Spring 2018, problem 57

Prove that the set $\{1, 2, \cdots, 2007\}$ can be expressed as the union of disjoint subsets $A_i$ for $i=1,2,\cdots, 223$ such that each $A_i$ contains nine elements and the sum of all the elements in each $A_i$ is the same.

Comments

3 months ago

An obvious argument shows that the common value of the sum must be $9036$; because of $9036=36*251$, the mean value for each $A_i$ must be $1004$. Thus we can confine ourselves to split into 223 subset $B_j$ the numbers $\{-1003,-1002,...,0,...,1002,1003\}$; each $B_j$ containing nine elements whose mean value is 0. The goal will then be reached by choosing as elements of $A_j$ the elements of $B_j$ augmented by 1004.

In fact we split our 2007 number into 223 triplets and 669 couples, each subset having 0 as mean value; putting in each subset $B_i$ one triple and 3 couples we reach our goal.

More precisely, one of the triple will be $(-1003,0,1003)$; among the other ones, 111 are of the form $(-a,-b,a+b)$ with $a,b>0$; and 111 will be the opposite ones $(a,b,-a-b)$. Finally, each couple will be of the form $(-c,c)$.

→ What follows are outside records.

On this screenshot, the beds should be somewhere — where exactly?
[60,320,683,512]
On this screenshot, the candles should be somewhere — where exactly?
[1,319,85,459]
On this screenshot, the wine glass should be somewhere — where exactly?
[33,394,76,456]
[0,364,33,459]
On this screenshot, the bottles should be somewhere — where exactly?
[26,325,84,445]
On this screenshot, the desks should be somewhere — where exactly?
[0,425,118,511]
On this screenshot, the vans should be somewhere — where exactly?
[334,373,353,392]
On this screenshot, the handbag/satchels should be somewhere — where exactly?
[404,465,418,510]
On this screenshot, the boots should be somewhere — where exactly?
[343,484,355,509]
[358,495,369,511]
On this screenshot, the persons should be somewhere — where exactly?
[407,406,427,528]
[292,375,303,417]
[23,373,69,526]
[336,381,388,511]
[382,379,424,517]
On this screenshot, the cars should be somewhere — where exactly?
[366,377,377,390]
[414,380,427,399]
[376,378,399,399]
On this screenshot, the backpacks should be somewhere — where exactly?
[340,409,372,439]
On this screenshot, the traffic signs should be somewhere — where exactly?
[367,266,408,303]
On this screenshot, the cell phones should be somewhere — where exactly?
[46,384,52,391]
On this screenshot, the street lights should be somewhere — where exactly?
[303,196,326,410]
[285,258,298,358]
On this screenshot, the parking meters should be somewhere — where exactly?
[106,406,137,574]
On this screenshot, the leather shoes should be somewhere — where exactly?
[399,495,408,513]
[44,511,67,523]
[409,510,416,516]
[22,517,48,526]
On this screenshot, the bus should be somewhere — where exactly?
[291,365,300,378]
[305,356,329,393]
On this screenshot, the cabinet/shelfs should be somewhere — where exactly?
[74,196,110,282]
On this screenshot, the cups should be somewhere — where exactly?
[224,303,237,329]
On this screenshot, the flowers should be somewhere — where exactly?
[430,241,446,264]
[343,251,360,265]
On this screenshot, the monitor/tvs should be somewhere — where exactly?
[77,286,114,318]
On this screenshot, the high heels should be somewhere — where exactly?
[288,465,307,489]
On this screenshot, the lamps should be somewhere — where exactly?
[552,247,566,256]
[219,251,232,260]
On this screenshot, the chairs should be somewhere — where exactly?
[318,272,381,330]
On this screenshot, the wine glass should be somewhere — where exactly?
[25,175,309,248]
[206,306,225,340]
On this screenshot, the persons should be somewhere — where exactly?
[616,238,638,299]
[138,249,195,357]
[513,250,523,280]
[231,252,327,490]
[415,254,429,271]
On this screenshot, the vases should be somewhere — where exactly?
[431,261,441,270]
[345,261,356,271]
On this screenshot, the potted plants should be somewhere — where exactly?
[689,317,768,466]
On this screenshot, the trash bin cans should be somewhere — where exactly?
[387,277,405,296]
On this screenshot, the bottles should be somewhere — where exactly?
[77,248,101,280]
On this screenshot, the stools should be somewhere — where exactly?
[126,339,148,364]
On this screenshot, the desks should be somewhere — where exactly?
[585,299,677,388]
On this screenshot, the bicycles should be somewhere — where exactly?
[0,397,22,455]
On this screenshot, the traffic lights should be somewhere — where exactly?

Any programming language allow to write a trivial program showing that it is possible to build these subset using the 2007 numbers from -1003 to 1003; e.g we can build the triplets by using the greedy algorithm: for $a$ from 1 to 111 we search for the biggest $b$ such that $b$ and $b+a$ are not yet used; the remaining unused $c$ will give the couples.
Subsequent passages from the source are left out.